**WHAT THIS TASK INVOLVES**
Look through the listing below, and wherever a line has the string "Zealand", pull it out.
+===+
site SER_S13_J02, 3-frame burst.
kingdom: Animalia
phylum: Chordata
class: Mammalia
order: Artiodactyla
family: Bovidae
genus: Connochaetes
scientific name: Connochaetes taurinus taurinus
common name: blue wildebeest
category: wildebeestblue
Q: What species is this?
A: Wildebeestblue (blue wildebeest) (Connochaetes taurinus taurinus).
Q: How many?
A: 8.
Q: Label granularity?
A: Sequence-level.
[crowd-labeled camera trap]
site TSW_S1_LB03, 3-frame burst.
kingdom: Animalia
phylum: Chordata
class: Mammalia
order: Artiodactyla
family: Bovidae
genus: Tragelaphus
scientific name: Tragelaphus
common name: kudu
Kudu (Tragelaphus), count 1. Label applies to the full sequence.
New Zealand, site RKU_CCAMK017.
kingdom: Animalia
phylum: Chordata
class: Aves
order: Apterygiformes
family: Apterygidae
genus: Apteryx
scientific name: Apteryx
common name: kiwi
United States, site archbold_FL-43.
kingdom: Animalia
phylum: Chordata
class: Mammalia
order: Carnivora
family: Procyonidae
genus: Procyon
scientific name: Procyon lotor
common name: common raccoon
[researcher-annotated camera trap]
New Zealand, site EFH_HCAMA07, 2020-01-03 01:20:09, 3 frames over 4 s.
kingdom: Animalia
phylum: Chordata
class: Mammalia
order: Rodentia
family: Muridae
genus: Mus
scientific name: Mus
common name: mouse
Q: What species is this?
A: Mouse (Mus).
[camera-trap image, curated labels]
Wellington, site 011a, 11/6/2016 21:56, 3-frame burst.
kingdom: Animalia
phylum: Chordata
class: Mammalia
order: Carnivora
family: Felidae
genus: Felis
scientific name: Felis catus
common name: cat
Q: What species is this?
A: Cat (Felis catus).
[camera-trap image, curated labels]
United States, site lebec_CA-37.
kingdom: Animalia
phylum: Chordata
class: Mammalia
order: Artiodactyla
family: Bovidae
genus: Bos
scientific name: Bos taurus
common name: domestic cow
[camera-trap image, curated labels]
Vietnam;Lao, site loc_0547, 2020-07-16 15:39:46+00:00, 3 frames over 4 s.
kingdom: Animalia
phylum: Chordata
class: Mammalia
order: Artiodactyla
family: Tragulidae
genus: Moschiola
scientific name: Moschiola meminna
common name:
+===+
**PROBLEM SOLUTION**
New Zealand, site RKU_CCAMK017.
New Zealand, site EFH_HCAMA07, 2020-01-03 01:20:09, 3 frames over 4 s.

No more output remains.